School study sees benefits in economic integration
Low-income students in Montgomery County performed better when they attended affluent elementary schools instead of ones with higher concentrations of poverty, according to a new study that suggests economic integration is a powerful but neglected school-reform tool.
The debate over reforming public education has focused mostly on improving individual schools through better teaching and expanded accountability efforts. But the study, to be released Friday, addresses the potential impact of policies that mix income levels across several schools or an entire district. And it suggests that such policies could be more effective than directing extra resources at higher-poverty schools.
The idea is easier to apply in areas with substantial middle-class populations and more difficult in communities, such as the District, with large concentrations of poverty. Yet it lends fresh support to an idea as old as the Supreme Court's Brown v. Board of Education ruling in 1954: Segregated schools - in this case, separated by economics, not law - are rarely as good as diverse ones at educating low-income students.
"Today, 95 percent of education reform is about trying to make high-poverty schools work," said Richard Kahlenberg, senior fellow at the Century Foundation, a progressive think tank based in New York that published the report. "This research suggests there is a much more effective way to help close the achievement gap. And that is to give low-income students a chance to attend middle-class schools."

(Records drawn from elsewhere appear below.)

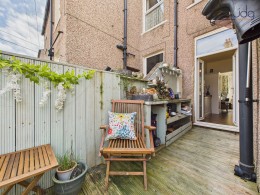 Images for North Street, Morecambe, LA4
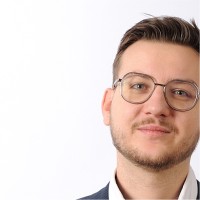 Jakub Holčák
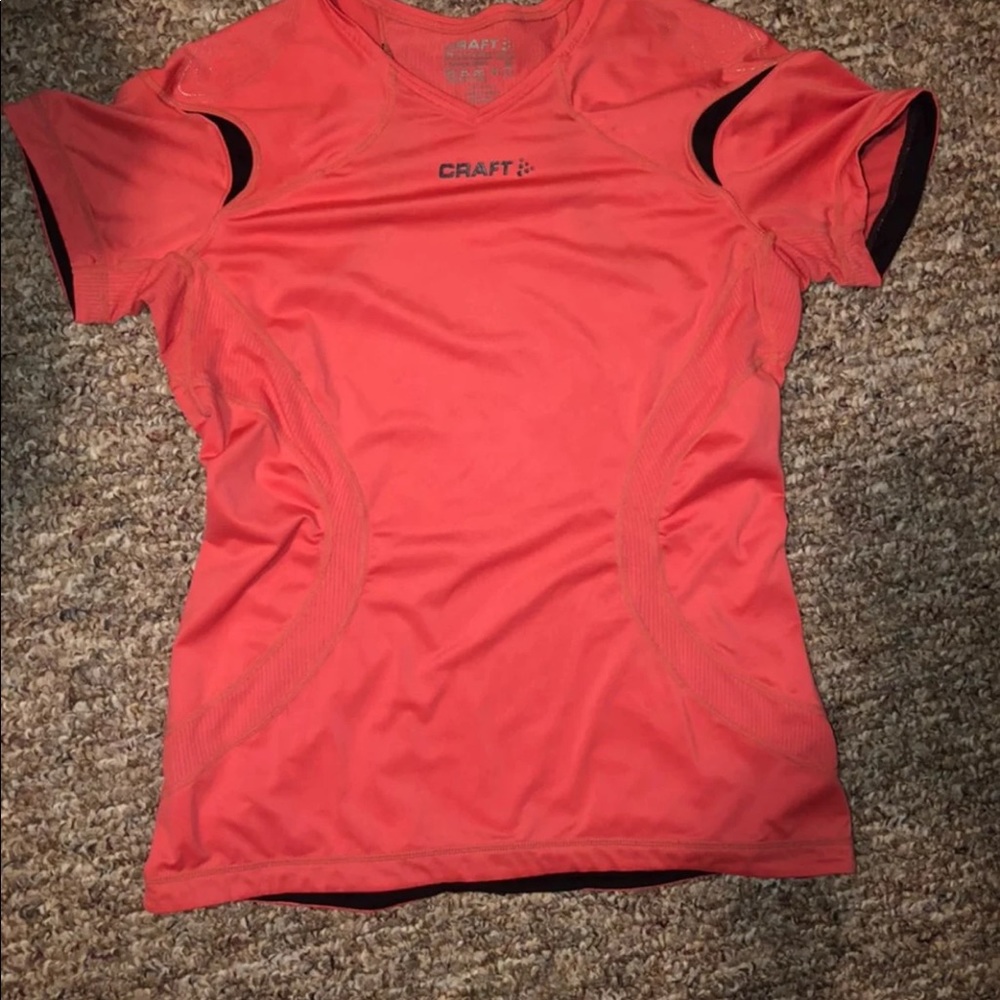 Women’s shirt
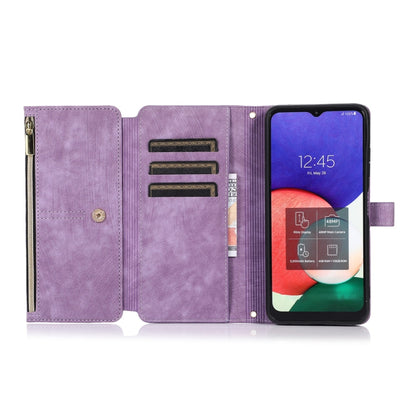 EDA004160125F_3.jpg@9af966a6098a0b9fc398b1373b1cf1cf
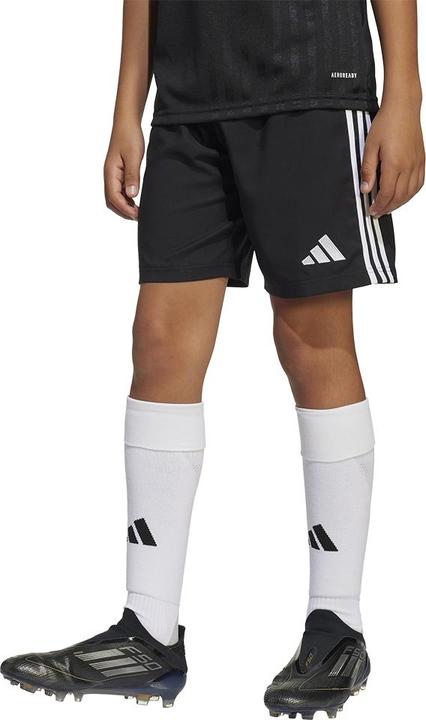 Produktbild adidas Tastigo25 Short Kids (164)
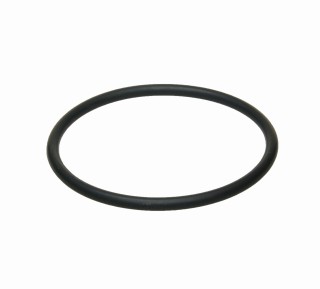 Oring 56x3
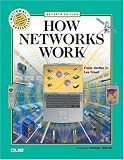 How Networks Work (7th Edition) How Networks Work (7th Edition)
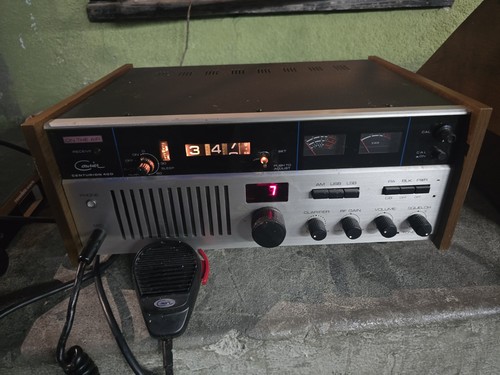 Corriere centurione 400 - centurione, 40
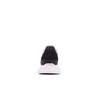 adidas ZX 2K Florine Silver Metallic Черные женские кроссовки Core-Black FW0143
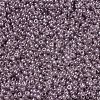 MIYUKI Round Rocailles Beads SEED-JP0008-RR3512-2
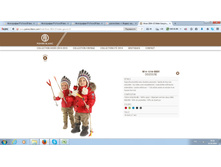 W14-1210-BBBY DOUDOUNE.jpg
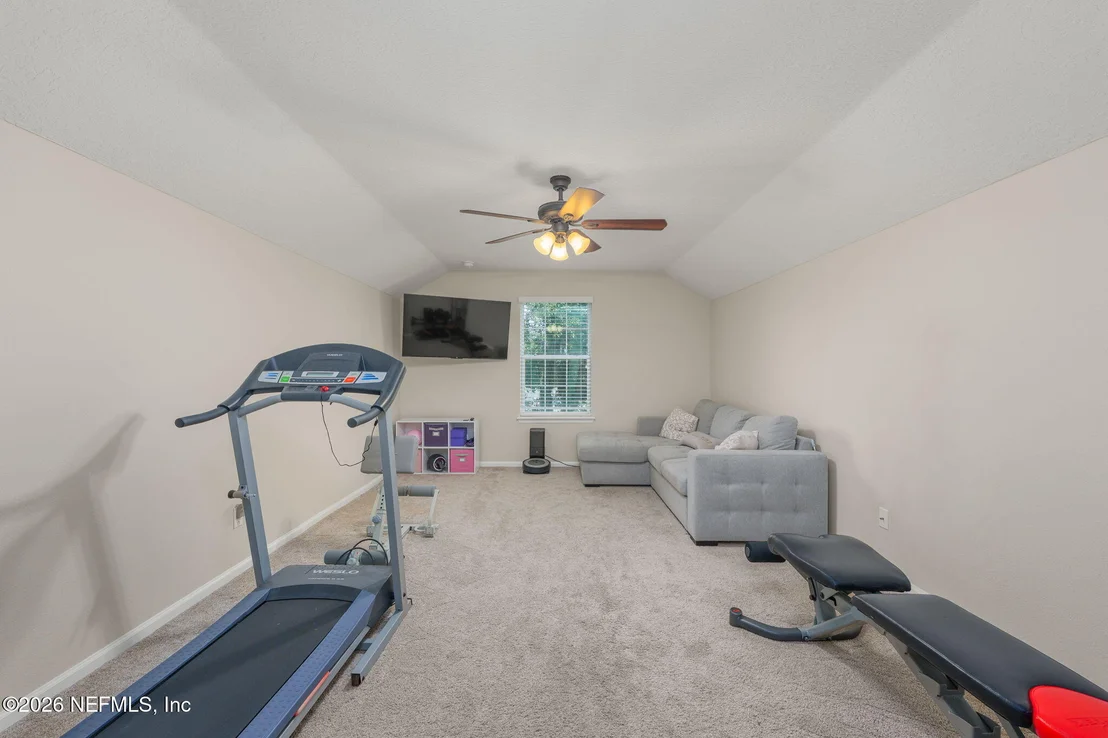 Photo of 93 SCARLET ROSE Lane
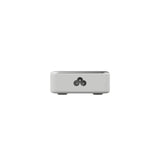 USB Hub Linq Byelements LQDC240 White Grey-9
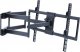 Multioffice UCHWYT DO TV LCD/LED 50-120" 150KG AR-91XXL ART reg. pion i poziom 90-935mm maxVESA 900x600 4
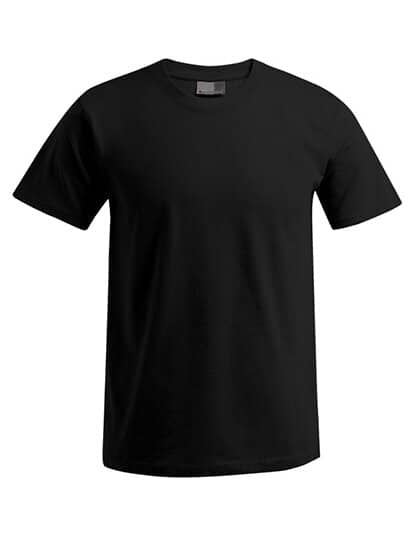Promodor Men's Premium T-shirt - Valentina Boutique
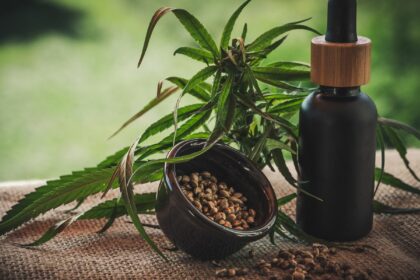 projeto-apoia-maes-e-criancas-atipicas-tratadas-a-base-de-cannabis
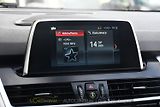 BMW Řada 2 216d GRAND TOURER M-SPORT 1M  - náhled 32
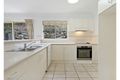 Property photo of 22/21 Leviathan Drive Mudgeeraba QLD 4213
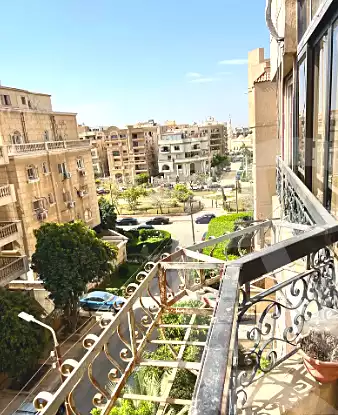 https://aqarmap.com.eg/ar/listing/6959261-for-sale-cairo-heliopolis-sheraton-morabaa-el-wozaraa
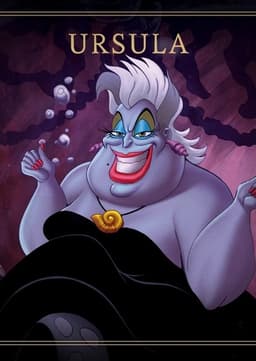 Ursula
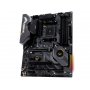 ASUS TUF X570-PLUS GAMING - slika 2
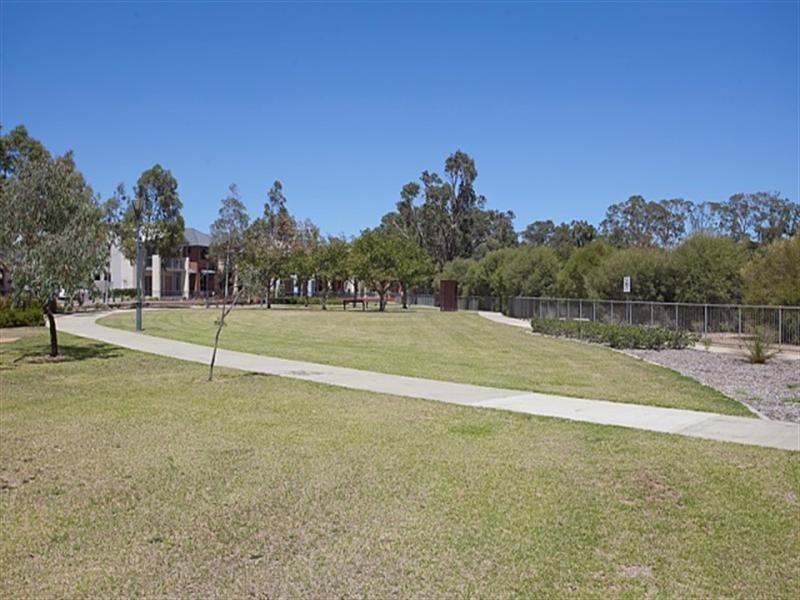 2 Muja Lane, Woodbridge WA 6056
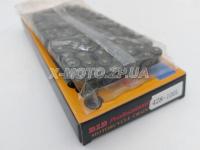 ���� ����������� DID 428-100L Professional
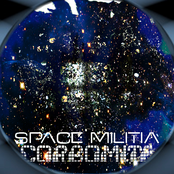 Space Militia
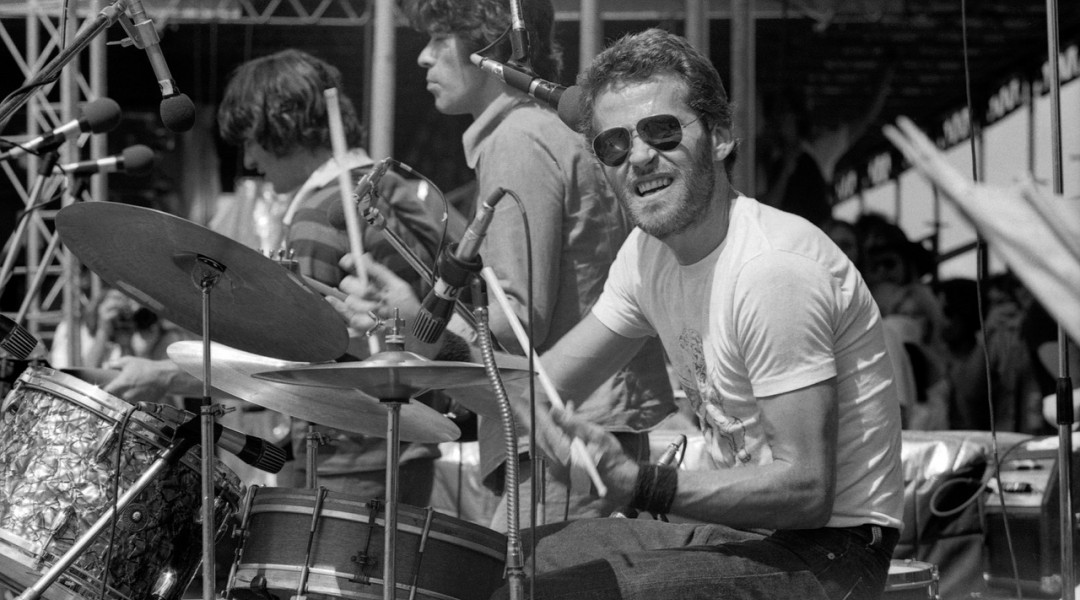 082_The_Band_090576_No3_33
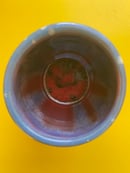 Image 2 of A Night's Sky Cup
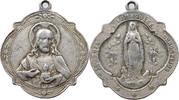 VATICAN JETON -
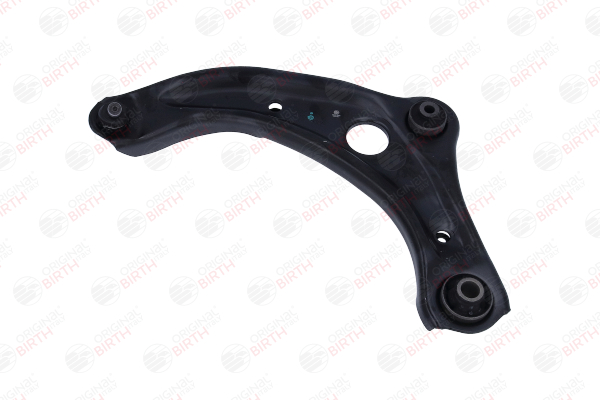 Querlenker 54501-5FA1C BIRTH BR3150 OPEL, RENAULT, NISSAN, DACIA, INFINITI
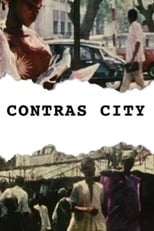 Contras' City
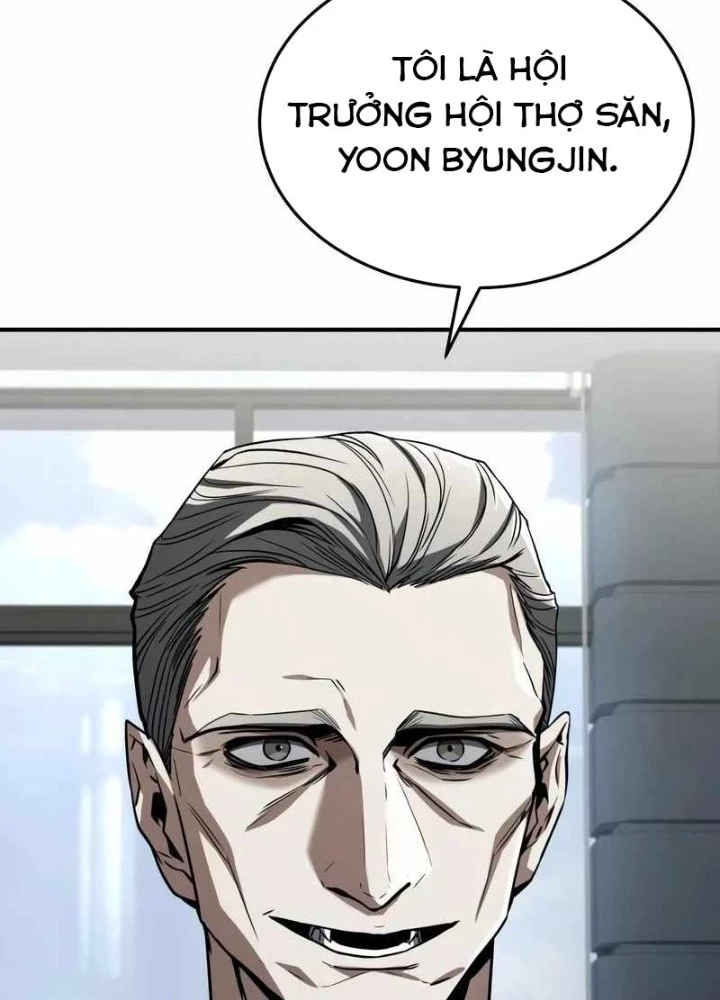 Kim Chiến Sĩ: Hành Trình Xây Dựng Đặc Tính Chapter 37 - Trang 2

The study tracked the performance of 858 elementary students in public housing scattered across Montgomery from 2001 to 2007. About half the students ended up in schools where less than 20 percent of students qualified for subsidized meals. Most others went to schools where up to 60 percent of the students were poor and where the county had poured in extra money.
After seven years, the children in the lower-poverty schools performed 8 percentage points higher on standardized math tests than their peers attending the higher-poverty schools - even though the county had targeted them with extra resources. Students in these schools scored modestly higher on reading tests, but those results were not statistically significant.
"The conventional wisdom - and I don't want to knock the foundation of it - is that we really need to infuse the poorest schools with lots of resources," said Stefanie DeLuca, associate professor of sociology at Johns Hopkins University, who has studied the issue and read an advance copy of the report. "This study turns that wisdom on its head to some extent. It says, actually, it's who you are going to school with."
Independent researchers call the report a step forward in studying the benefits of economic integration, which has been difficult to measure because it is hard to find large numbers of poor kids in wealthy areas. But Montgomery provided an ideal laboratory because of a long-standing policy of requiring developers to set aside housing for low-income families, who win spots through a lottery.
That randomness strengthens the study, researchers say. It mitigates a problem that hampered previous studies in which parents actively chose to place their children in better schools, making it difficult to separate the effect of the schools from the effect of having motivated parents.
Researchers see the results as especially significant because Montgomery, one of the nation's best and largest public school districts with 144,000 students, has been uncommonly aggressive in seeking to improve the performance of students in schools with higher poverty.
It has divided the county into a high-performing, more-affluent green zone and a high-needs red zone, where schools receive about $2,000 more in per-pupil funding. And yet, the low-income students in the study performed better in the green-zone schools.
Montgomery School Superintendent Jerry D. Weast said that the report's findings were no surprise but that his policies are designed to counteract the ill effects of housing patterns that concentrate poverty in certain areas.